▶ GOAL OF THE EXERCISE
Beginning with the line that contains "A: Mule deer (Odocoileus hemionus).", output each line below exactly through the last one, both included, and nothing else.

▶ SUPPLIED MATERIAL

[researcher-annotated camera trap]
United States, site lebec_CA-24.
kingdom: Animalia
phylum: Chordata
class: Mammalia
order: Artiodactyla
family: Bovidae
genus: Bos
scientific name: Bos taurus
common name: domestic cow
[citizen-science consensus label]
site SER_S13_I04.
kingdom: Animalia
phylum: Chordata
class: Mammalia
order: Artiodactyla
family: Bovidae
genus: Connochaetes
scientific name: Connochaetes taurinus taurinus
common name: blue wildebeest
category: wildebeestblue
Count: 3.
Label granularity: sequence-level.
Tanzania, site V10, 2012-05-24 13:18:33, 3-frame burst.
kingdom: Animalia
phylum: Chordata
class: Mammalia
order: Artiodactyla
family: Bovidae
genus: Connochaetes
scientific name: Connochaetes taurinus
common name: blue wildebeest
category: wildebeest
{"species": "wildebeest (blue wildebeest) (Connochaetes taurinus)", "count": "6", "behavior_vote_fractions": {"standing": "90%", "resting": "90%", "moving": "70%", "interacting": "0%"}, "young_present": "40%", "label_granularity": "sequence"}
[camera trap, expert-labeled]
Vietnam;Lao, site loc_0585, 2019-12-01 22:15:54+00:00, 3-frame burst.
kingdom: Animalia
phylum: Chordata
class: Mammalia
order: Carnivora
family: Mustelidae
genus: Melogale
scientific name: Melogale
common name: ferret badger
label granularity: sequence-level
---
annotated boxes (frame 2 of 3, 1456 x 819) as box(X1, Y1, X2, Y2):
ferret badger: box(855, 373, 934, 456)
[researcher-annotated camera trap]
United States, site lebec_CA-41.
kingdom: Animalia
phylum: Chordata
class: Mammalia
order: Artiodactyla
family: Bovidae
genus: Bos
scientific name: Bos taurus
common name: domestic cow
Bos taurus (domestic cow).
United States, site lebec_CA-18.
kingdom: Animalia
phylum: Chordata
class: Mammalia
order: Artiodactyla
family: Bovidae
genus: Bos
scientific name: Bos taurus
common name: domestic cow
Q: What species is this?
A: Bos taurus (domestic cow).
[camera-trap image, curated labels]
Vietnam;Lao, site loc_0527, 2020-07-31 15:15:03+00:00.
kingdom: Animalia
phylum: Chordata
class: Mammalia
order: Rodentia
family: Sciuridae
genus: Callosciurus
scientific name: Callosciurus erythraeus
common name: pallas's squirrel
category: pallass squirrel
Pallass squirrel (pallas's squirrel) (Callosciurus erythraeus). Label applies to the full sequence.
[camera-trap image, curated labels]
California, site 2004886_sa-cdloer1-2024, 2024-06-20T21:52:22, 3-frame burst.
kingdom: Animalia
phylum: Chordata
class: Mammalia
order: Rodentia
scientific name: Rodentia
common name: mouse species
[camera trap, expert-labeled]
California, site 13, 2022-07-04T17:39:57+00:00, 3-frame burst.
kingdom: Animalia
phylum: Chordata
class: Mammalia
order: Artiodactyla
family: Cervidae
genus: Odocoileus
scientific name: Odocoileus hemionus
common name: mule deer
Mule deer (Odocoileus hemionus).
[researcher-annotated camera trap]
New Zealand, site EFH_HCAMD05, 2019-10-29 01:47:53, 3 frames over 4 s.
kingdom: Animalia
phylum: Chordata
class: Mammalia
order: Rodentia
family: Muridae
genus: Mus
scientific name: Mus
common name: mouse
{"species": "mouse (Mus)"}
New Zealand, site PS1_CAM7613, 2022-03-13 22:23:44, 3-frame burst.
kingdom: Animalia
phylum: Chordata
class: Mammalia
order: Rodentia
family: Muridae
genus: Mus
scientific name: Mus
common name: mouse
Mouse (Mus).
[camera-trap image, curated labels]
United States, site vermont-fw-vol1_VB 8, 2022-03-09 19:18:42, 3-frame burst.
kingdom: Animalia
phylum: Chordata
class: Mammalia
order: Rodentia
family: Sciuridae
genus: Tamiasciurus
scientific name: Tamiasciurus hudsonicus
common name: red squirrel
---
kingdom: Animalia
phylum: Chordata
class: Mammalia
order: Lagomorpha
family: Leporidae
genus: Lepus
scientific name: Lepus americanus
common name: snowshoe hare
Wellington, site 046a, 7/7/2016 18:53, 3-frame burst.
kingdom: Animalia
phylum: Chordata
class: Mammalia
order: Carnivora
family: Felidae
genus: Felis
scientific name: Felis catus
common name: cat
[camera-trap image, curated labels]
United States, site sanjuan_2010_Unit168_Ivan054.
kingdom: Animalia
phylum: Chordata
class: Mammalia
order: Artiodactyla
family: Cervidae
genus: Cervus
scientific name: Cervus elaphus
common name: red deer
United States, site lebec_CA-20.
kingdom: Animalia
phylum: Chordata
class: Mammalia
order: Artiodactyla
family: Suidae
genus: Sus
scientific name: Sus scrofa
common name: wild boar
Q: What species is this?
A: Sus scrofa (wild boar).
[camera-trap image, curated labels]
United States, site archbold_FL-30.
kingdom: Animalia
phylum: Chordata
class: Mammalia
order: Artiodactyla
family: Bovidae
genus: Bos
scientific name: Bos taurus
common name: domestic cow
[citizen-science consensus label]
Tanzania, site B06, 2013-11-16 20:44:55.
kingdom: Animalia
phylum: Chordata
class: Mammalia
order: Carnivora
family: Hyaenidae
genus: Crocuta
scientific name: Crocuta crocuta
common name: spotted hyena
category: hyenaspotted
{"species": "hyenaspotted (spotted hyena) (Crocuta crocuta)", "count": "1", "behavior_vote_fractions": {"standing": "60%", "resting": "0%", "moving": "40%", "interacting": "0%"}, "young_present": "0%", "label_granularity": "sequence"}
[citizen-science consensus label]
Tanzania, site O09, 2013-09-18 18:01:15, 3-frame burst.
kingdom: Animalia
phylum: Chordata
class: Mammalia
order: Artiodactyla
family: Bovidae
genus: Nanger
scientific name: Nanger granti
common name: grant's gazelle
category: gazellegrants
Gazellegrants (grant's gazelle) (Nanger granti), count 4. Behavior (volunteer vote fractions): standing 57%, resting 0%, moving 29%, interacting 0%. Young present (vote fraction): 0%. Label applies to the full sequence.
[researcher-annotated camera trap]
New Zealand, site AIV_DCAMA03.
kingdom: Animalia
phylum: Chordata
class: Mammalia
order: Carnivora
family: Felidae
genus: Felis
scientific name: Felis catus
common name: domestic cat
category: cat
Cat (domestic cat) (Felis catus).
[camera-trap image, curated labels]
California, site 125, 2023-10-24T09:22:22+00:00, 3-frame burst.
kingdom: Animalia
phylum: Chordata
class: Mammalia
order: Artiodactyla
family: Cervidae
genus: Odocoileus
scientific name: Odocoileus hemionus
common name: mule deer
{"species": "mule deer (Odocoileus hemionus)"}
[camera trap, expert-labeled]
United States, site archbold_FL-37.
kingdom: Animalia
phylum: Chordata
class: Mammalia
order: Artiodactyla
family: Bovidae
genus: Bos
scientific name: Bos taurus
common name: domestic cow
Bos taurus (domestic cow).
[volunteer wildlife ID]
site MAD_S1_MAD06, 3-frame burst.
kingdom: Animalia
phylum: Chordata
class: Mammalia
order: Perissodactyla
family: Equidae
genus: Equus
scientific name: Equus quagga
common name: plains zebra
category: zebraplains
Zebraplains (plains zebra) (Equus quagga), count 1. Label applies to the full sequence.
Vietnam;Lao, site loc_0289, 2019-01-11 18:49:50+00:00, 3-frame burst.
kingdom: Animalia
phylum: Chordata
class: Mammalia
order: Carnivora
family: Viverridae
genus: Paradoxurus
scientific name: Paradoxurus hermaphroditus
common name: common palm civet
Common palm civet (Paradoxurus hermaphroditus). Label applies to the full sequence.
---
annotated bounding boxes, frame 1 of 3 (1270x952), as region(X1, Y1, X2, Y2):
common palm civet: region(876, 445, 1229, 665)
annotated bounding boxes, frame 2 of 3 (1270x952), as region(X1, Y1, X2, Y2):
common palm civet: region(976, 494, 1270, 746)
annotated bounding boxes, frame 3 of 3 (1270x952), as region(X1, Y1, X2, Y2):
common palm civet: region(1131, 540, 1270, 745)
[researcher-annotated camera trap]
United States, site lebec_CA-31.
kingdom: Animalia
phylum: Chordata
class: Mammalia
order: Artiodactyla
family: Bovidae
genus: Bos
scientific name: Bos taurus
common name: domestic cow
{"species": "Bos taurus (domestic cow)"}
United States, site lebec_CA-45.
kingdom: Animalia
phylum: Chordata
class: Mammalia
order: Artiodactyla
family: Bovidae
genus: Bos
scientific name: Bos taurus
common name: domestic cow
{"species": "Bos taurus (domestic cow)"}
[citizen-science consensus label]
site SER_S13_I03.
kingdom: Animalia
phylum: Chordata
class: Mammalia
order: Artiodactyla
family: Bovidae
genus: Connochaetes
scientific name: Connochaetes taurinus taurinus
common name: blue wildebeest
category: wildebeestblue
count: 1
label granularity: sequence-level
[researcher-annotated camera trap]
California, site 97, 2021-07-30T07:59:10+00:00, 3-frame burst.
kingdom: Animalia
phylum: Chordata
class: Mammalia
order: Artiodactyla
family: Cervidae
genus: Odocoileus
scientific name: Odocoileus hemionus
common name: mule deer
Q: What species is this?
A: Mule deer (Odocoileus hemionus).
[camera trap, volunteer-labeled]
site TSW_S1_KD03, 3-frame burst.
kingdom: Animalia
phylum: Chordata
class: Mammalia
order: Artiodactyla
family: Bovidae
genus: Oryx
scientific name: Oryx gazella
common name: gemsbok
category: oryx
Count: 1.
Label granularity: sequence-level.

▶ RESULT OF THIS EXERCISE
A: Mule deer (Odocoileus hemionus).
[camera trap, volunteer-labeled]
site TSW_S1_KD03, 3-frame burst.
kingdom: Animalia
phylum: Chordata
class: Mammalia
order: Artiodactyla
family: Bovidae
genus: Oryx
scientific name: Oryx gazella
common name: gemsbok
category: oryx
Count: 1.
Label granularity: sequence-level.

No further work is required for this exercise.